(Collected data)
_ _ _

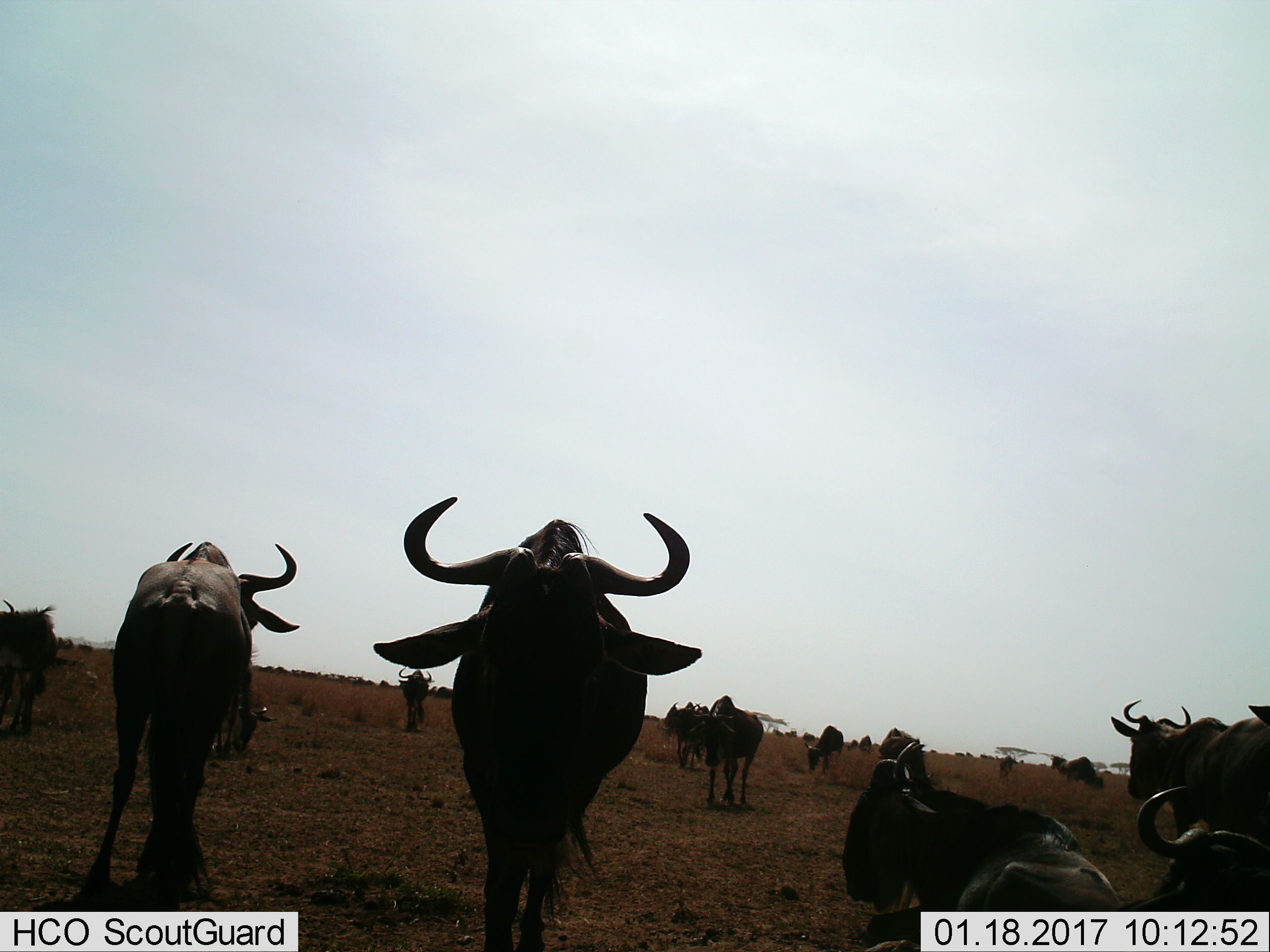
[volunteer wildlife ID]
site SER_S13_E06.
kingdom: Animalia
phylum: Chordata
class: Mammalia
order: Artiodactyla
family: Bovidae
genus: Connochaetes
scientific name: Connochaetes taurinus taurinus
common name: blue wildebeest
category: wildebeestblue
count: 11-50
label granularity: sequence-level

_ _ _

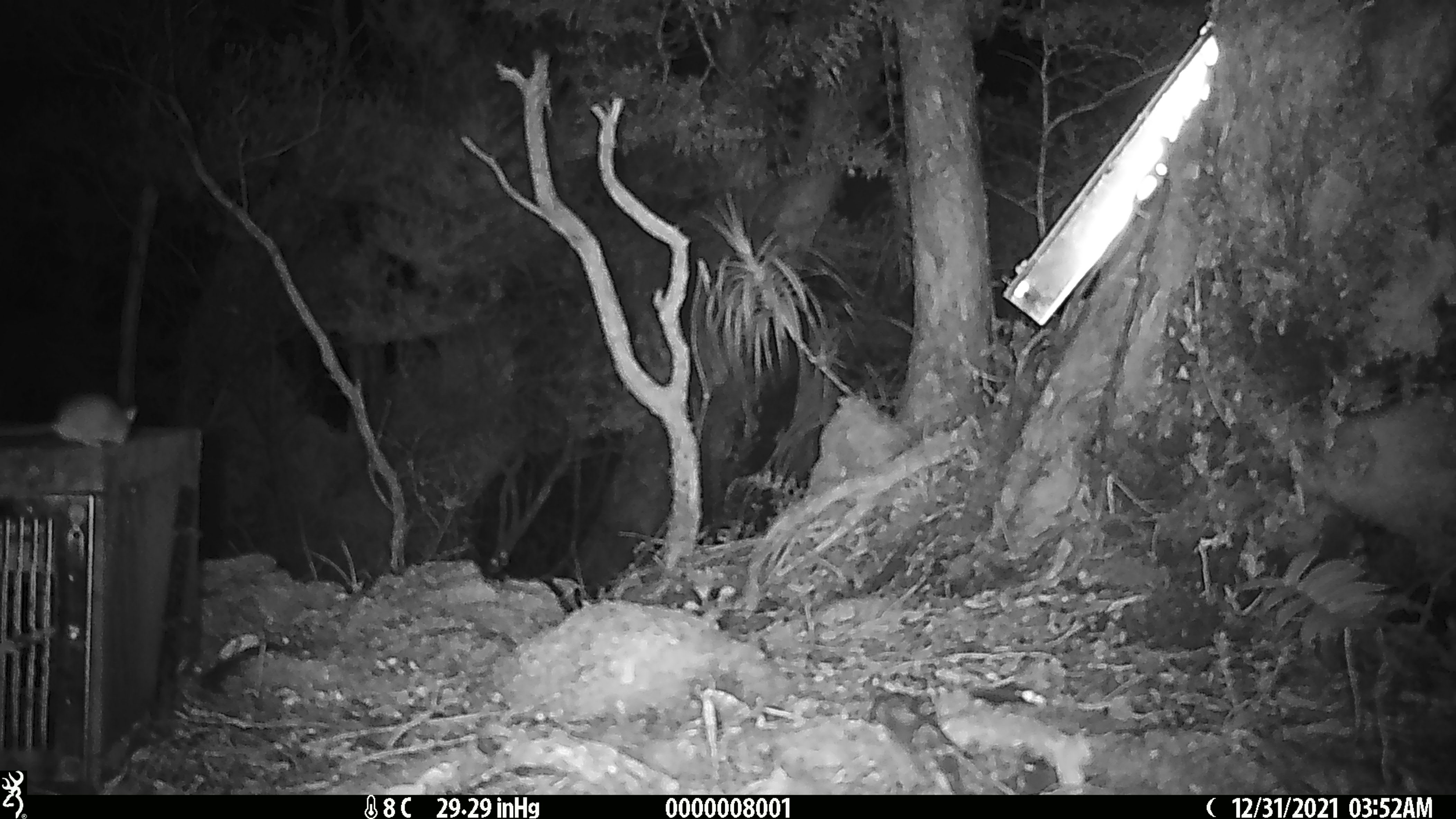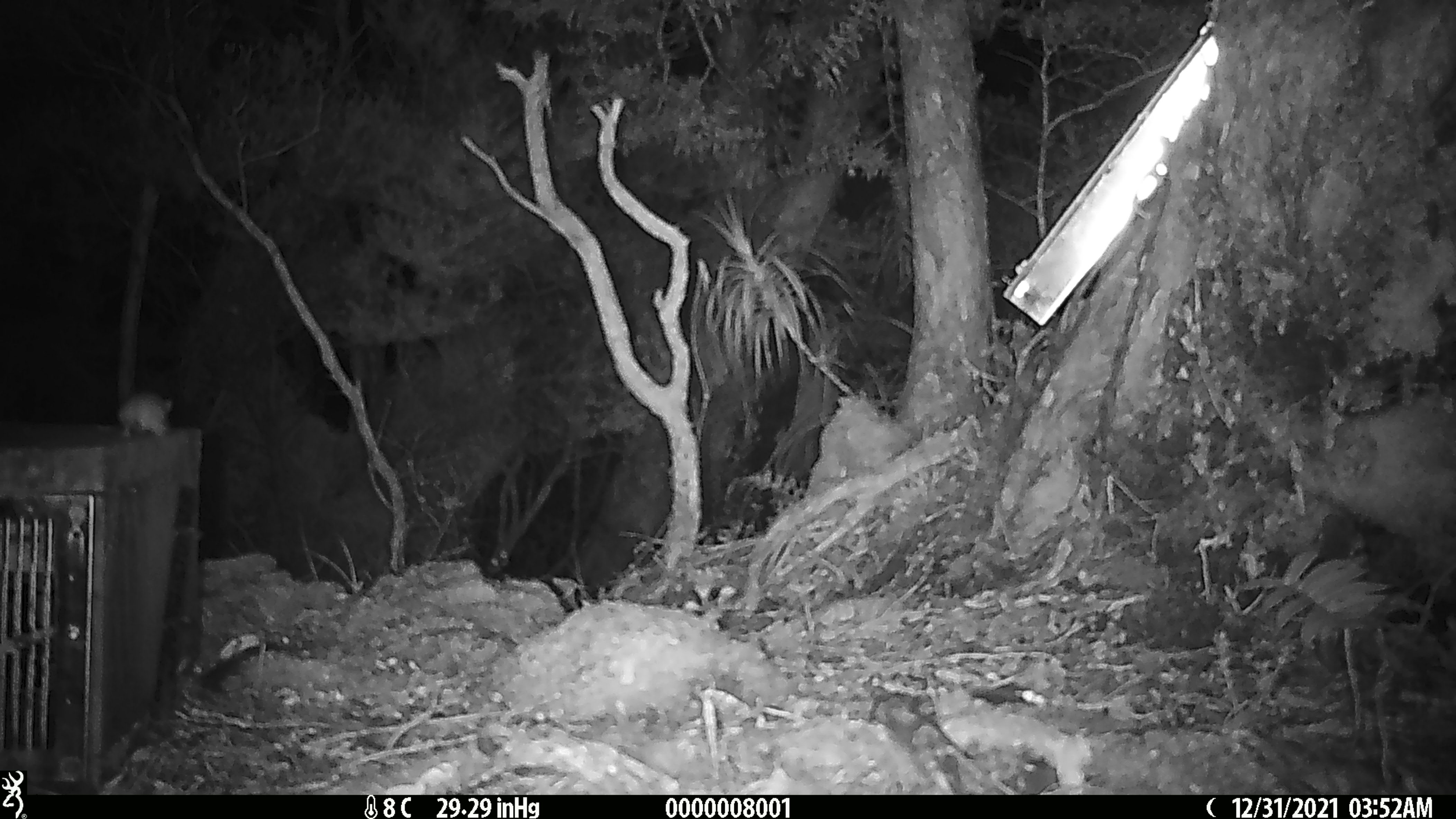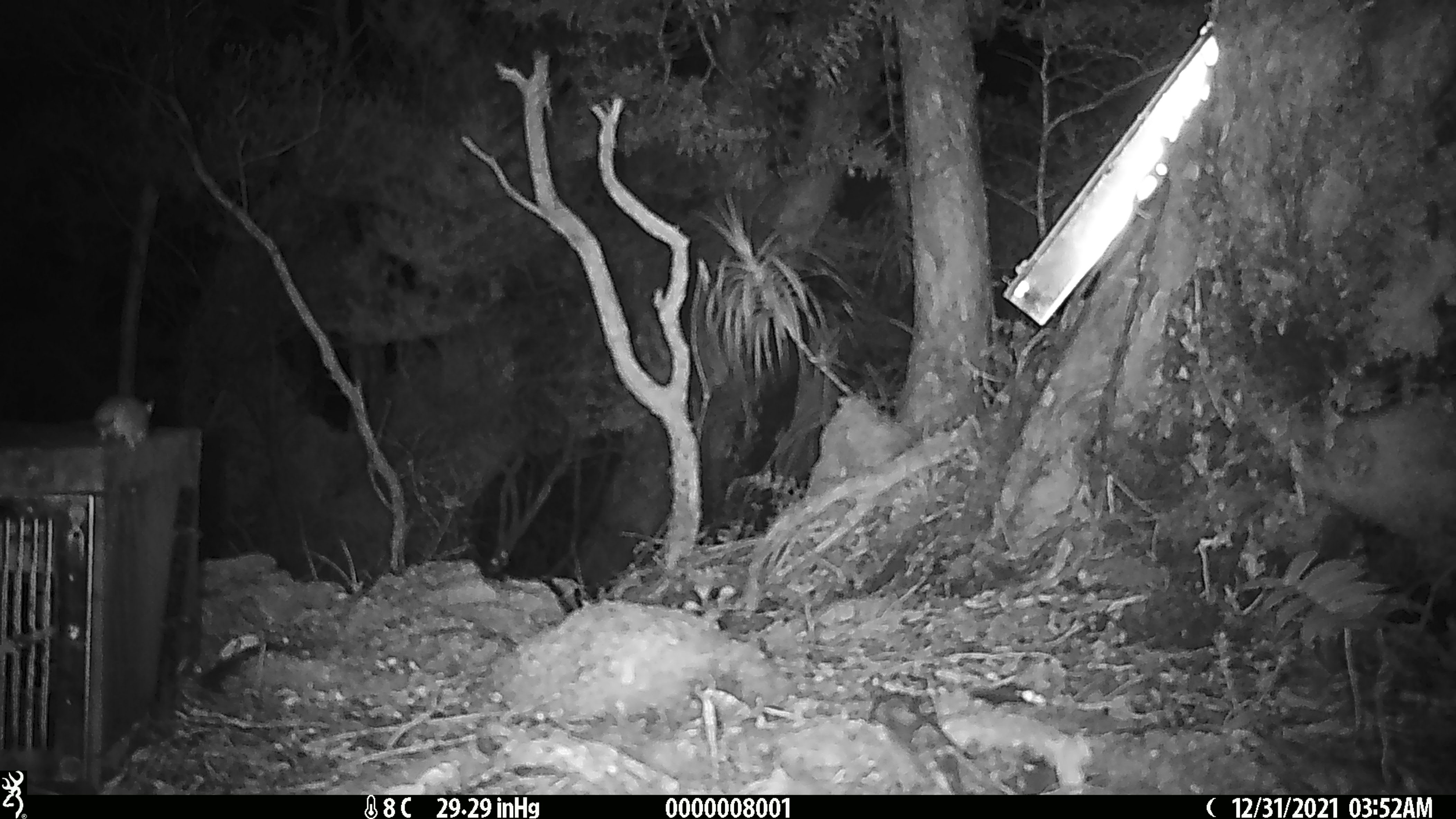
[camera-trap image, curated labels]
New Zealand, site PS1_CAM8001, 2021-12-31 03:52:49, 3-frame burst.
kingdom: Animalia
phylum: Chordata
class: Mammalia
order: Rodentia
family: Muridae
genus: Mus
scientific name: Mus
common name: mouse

_ _ _

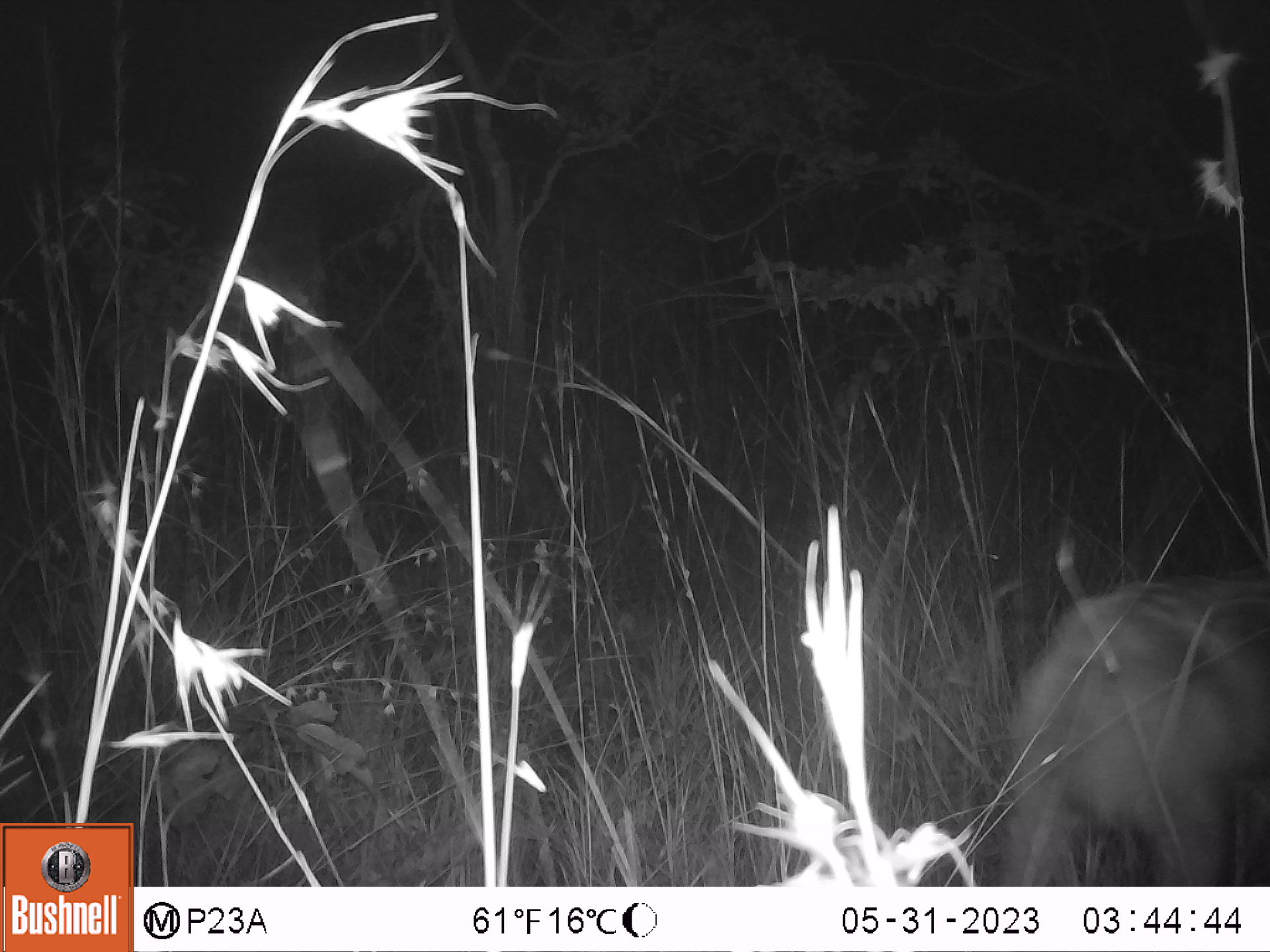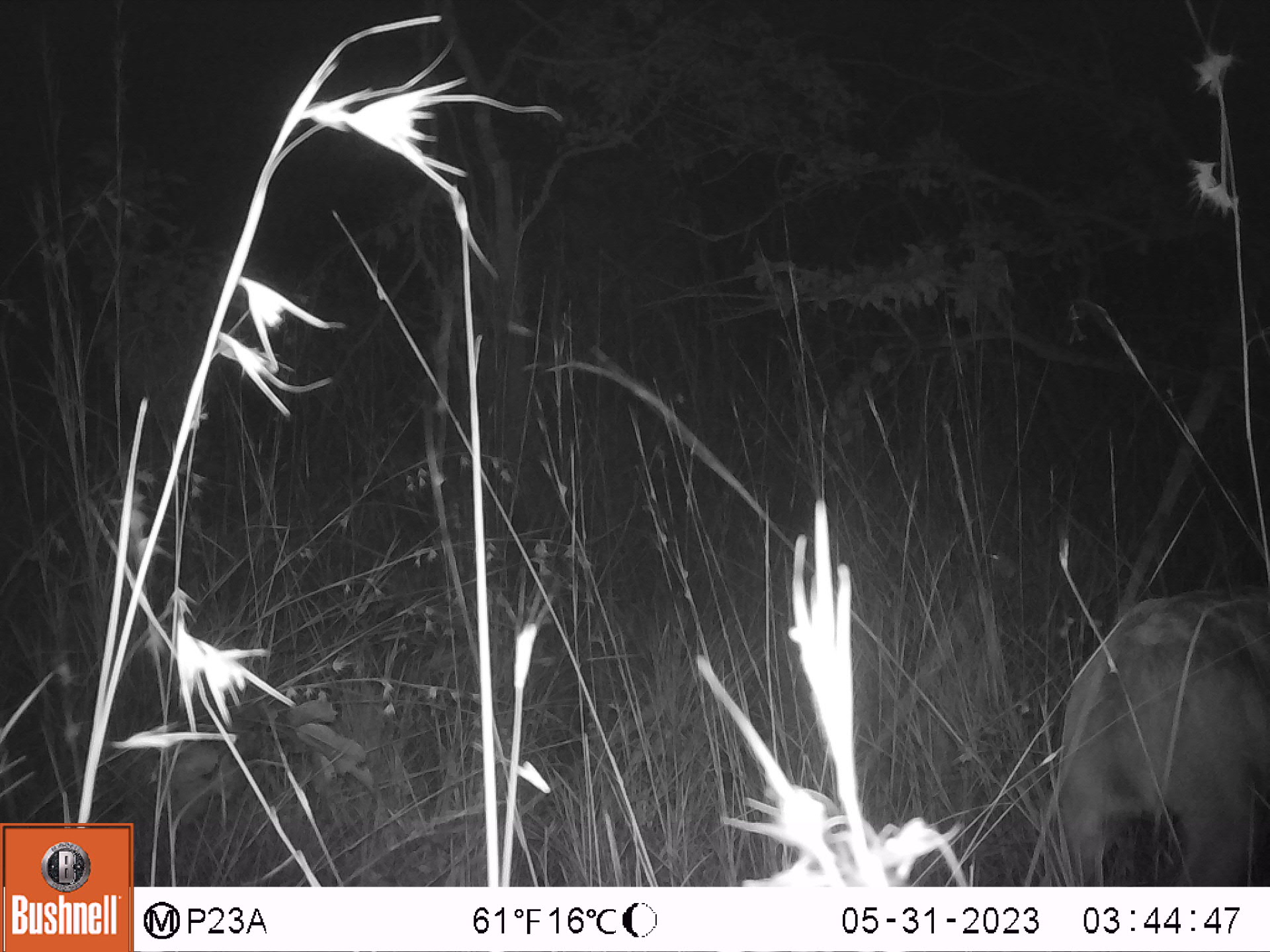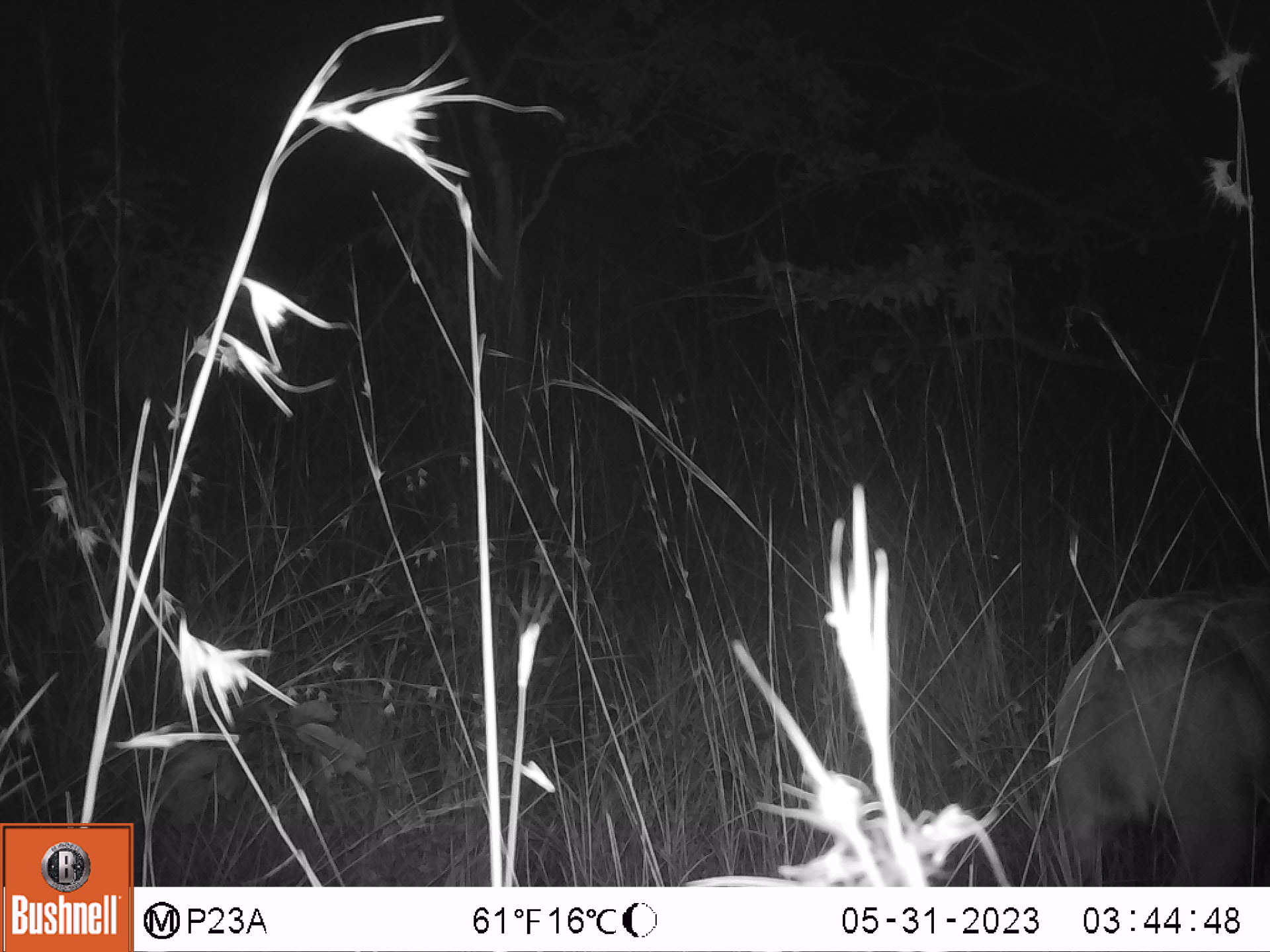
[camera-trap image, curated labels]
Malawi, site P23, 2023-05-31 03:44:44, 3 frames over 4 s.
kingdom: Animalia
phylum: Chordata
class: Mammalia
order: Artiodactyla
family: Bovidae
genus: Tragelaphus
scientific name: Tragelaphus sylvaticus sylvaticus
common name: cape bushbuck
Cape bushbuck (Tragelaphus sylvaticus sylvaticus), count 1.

_ _ _

■ Problem requirements: Start with the line above that contains "[volunteer wildlife ID]" and stop after the line that contains "label granularity: sequence-level". Output those lines exactly, and only those.

■ Completed task:
[volunteer wildlife ID]
site SER_S13_E06.
kingdom: Animalia
phylum: Chordata
class: Mammalia
order: Artiodactyla
family: Bovidae
genus: Connochaetes
scientific name: Connochaetes taurinus taurinus
common name: blue wildebeest
category: wildebeestblue
count: 11-50
label granularity: sequence-level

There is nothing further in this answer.